Work required
Copy each line containing the word "charset" from the records that follow, please.

Provided records
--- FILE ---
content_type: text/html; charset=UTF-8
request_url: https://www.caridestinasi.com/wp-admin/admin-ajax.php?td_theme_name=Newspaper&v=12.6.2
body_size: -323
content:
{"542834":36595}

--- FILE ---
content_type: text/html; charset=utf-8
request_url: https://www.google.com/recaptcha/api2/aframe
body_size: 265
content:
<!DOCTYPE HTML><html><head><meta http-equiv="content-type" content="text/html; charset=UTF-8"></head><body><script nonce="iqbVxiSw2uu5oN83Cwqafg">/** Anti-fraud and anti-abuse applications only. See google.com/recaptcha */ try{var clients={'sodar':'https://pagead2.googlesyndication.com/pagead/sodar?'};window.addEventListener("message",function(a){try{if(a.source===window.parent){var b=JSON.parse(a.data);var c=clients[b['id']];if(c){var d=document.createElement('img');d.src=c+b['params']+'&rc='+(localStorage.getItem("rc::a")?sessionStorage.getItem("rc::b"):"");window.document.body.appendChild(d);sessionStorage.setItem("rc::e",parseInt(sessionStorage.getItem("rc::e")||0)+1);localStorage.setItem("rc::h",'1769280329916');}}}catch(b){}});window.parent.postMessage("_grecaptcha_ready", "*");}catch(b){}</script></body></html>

==

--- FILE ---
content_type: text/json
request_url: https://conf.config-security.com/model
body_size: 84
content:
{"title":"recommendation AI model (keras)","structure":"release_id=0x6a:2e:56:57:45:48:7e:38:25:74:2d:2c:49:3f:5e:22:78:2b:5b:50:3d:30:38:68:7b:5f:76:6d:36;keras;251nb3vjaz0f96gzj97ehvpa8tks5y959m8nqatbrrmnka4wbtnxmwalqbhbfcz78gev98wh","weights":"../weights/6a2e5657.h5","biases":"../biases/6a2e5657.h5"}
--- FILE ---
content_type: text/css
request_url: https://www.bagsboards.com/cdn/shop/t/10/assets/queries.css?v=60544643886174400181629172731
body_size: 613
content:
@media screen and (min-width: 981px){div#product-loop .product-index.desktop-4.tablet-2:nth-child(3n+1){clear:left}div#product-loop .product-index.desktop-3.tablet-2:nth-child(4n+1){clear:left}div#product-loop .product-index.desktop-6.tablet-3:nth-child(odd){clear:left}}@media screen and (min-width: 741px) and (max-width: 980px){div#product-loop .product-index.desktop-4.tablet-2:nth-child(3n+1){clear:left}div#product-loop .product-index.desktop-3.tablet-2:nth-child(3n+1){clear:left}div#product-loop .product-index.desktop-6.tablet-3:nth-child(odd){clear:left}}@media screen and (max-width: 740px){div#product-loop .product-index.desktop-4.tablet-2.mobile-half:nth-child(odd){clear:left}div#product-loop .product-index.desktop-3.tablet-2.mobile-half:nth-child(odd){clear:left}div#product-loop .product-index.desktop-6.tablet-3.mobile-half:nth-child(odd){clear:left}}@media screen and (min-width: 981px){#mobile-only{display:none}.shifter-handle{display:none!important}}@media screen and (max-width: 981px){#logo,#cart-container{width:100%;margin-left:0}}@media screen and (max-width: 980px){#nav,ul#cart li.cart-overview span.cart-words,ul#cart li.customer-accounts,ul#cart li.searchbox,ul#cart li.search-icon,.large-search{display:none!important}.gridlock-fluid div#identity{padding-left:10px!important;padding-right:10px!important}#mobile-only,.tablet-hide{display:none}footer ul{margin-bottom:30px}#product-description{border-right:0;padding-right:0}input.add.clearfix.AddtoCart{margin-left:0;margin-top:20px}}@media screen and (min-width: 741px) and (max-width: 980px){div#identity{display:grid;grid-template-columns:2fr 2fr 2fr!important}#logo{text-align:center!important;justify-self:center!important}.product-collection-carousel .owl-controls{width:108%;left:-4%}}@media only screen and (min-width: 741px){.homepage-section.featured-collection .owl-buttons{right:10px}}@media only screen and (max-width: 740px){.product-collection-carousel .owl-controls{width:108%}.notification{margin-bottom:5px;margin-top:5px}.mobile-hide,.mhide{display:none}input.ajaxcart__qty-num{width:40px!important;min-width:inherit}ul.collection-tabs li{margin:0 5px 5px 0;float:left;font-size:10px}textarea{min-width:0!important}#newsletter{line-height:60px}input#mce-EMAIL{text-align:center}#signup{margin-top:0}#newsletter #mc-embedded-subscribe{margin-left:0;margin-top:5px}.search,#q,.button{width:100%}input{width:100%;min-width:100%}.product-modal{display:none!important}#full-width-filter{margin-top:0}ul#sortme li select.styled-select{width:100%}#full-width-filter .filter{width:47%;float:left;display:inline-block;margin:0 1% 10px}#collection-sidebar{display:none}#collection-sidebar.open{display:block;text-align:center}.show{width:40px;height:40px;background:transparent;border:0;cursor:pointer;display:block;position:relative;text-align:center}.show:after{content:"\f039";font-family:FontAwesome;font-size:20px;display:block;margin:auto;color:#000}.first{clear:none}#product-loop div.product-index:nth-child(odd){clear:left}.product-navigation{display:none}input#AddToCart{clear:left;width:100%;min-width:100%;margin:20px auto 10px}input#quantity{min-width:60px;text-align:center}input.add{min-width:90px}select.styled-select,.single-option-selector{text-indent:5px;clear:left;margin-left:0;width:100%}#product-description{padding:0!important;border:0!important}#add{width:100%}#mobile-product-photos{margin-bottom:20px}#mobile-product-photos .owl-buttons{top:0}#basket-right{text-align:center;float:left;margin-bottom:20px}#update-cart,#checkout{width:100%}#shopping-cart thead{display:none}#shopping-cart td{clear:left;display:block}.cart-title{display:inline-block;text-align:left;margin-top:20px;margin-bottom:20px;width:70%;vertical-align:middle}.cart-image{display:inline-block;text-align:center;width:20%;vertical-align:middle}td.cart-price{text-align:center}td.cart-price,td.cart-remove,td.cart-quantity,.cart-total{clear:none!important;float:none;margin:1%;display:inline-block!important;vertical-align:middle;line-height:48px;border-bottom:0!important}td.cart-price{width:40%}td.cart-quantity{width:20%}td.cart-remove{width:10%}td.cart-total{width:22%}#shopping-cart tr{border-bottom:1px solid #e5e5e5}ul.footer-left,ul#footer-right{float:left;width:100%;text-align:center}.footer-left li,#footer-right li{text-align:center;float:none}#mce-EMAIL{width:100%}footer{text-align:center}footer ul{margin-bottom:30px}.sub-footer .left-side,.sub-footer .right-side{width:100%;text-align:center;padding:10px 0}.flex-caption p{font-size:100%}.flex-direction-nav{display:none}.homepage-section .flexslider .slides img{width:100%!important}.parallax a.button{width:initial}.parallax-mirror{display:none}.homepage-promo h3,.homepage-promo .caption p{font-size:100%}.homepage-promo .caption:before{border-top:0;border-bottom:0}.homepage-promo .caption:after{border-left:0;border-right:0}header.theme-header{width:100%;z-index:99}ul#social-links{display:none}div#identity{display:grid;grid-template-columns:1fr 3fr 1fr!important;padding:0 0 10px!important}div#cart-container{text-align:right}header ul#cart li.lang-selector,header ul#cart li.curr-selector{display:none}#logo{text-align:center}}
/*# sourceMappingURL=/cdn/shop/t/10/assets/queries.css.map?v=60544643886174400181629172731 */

==

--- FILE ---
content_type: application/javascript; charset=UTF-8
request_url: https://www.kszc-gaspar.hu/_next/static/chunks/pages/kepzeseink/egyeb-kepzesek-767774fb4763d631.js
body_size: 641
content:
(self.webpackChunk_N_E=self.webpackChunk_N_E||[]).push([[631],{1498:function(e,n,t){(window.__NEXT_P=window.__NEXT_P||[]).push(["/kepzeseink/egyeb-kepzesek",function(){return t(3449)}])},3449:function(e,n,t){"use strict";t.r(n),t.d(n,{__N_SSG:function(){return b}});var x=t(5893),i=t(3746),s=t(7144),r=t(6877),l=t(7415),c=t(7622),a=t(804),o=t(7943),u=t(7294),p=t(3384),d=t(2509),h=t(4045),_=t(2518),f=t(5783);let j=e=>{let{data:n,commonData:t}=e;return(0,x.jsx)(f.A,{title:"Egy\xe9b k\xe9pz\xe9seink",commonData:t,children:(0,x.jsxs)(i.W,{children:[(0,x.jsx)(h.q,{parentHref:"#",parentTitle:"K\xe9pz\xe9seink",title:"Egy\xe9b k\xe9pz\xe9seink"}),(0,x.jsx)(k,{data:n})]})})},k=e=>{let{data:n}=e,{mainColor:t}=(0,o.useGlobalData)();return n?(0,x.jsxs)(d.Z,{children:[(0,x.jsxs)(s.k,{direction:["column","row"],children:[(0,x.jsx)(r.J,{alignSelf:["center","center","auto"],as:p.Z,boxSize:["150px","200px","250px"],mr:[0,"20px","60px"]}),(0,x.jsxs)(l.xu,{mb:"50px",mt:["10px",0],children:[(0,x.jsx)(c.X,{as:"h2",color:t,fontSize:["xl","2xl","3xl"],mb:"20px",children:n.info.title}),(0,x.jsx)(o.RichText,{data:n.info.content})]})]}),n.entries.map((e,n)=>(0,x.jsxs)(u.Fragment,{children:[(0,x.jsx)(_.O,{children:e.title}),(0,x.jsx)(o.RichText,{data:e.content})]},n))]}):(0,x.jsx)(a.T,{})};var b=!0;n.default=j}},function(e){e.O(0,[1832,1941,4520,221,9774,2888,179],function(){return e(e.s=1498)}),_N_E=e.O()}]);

Written solution
content_type: text/html; charset=UTF-8
content_type: text/html; charset=utf-8
<!DOCTYPE HTML><html><head><meta http-equiv="content-type" content="text/html; charset=UTF-8"></head><body><script nonce="iqbVxiSw2uu5oN83Cwqafg">/** Anti-fraud and anti-abuse applications only. See google.com/recaptcha */ try{var clients={'sodar':'https://pagead2.googlesyndication.com/pagead/sodar?'};window.addEventListener("message",function(a){try{if(a.source===window.parent){var b=JSON.parse(a.data);var c=clients[b['id']];if(c){var d=document.createElement('img');d.src=c+b['params']+'&rc='+(localStorage.getItem("rc::a")?sessionStorage.getItem("rc::b"):"");window.document.body.appendChild(d);sessionStorage.setItem("rc::e",parseInt(sessionStorage.getItem("rc::e")||0)+1);localStorage.setItem("rc::h",'1769280329916');}}}catch(b){}});window.parent.postMessage("_grecaptcha_ready", "*");}catch(b){}</script></body></html>
content_type: application/javascript; charset=UTF-8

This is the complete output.